The bottleneck in any FIM is hashing. Computing SHA256 over thousands of files is CPU-bound work. Argus parallelizes this using Rust's ownership model to ensure safe concurrency without data races:

use rayon::prelude::*;
use sha2::{Sha256, Digest};

fn hash_files(entries: &mut [FileEntry]) {
    entries.par_iter_mut().for_each(|entry| {
        let mut hasher = Sha256::new();
        let data = std::fs::read(&entry.path).unwrap();
        hasher.update(&data);
        entry.hash = Some(format!("{:x}", hasher.finalize()));
    });
}

Rayon's par_iter_mut distributes work across threads automatically. Rust's ownership system guarantees at compile time that no two threads access the same FileEntry simultaneously — no mutexes, no locks, no data races.

3. Change Detection

Argus compares the current scan against a stored baseline. Any file with a different hash, a new file, or a missing file triggers an alert:

fn detect_changes(baseline: &HashMap<PathBuf, String>, current: &HashMap<PathBuf, String>) -> Vec<Change> {
    let mut changes = Vec::new();

    for (path, hash) in current {
        match baseline.get(path) {
            Some(old_hash) if old_hash != hash => {
                changes.push(Change::Modified(path.clone()));
            }
            None => {
                changes.push(Change::Added(path.clone()));
            }
            _ => {}
        }
    }

    for path in baseline.keys() {
        if !current.contains_key(path) {
            changes.push(Change::Removed(path.clone()));
        }
    }

    changes
}

Performance

The combination of async I/O for directory traversal and parallel hashing lets Argus process over 10,000 files per second on commodity hardware. The key performance decisions:

  • Async directory walking: Doesn't block while waiting on filesystem metadata
  • Rayon for CPU-bound hashing: Automatically scales to available cores
  • Streaming reads: Files are read in chunks rather than loaded entirely into memory
  • Batch comparison: Hash map lookups for O(1) change detection

Why Rust?

FIM tools are security-critical infrastructure.

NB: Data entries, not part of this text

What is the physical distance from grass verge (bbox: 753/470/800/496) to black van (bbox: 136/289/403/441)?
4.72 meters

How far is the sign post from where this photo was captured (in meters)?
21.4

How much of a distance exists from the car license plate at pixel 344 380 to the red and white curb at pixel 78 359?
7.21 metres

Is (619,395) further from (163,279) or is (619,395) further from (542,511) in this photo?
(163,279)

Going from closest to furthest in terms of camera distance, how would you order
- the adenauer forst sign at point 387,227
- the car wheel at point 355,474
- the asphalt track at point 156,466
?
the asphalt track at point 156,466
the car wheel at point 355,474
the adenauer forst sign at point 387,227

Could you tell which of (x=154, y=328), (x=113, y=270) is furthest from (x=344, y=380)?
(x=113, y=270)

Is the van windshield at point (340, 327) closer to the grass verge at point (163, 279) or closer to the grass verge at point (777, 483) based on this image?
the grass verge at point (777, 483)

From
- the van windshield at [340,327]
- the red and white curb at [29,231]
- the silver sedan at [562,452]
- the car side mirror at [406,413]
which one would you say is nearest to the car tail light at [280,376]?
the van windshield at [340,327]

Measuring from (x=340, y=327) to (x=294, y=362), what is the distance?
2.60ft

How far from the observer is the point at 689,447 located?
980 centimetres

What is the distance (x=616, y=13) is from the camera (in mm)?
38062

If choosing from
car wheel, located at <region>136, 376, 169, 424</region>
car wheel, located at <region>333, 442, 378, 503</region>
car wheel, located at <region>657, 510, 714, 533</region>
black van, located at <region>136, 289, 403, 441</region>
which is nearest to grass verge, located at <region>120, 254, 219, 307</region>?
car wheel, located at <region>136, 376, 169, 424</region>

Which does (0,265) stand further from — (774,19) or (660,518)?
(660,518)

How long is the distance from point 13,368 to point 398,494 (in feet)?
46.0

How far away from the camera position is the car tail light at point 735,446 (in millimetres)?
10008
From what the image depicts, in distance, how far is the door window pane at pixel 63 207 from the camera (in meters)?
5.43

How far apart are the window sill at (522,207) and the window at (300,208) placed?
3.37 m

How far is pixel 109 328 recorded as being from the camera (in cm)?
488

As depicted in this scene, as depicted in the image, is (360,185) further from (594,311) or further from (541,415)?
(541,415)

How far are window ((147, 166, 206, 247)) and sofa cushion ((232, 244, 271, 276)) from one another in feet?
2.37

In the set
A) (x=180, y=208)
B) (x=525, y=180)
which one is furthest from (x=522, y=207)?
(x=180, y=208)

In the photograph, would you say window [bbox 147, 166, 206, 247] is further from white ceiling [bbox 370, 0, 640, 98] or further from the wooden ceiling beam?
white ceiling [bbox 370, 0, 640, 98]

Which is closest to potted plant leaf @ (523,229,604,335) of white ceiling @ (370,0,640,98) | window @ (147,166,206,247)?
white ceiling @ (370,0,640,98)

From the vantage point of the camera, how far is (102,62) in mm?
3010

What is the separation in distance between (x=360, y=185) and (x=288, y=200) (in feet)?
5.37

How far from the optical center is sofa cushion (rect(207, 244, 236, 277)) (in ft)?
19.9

A bug in a FIM could mean:

  • Missing a tampered file (false negative)
  • Crashing under load and leaving a monitoring gap
  • Memory corruption leading to incorrect hashes

Rust eliminates entire classes of these bugs at compile time. The ownership model makes the parallel hashing inherently safe. No garbage collector means predictable performance. And the type system catches logic errors that would be runtime bugs in C or Python.

Use Cases

Argus is designed for the kind of file integrity monitoring you'd find in enterprise host-based intrusion detection systems (HIDS):

  • Server baseline monitoring: Detect unauthorized changes to system binaries
  • Compliance auditing: Prove that production files match approved versions
  • Incident response: Quickly identify which files an attacker modified
  • CI/CD verification: Ensure build artifacts haven't been tampered with

The core SHA256 hashing and change detection functionality is the same approach used in production HIDS deployments — Argus just makes it fast and memory-safe.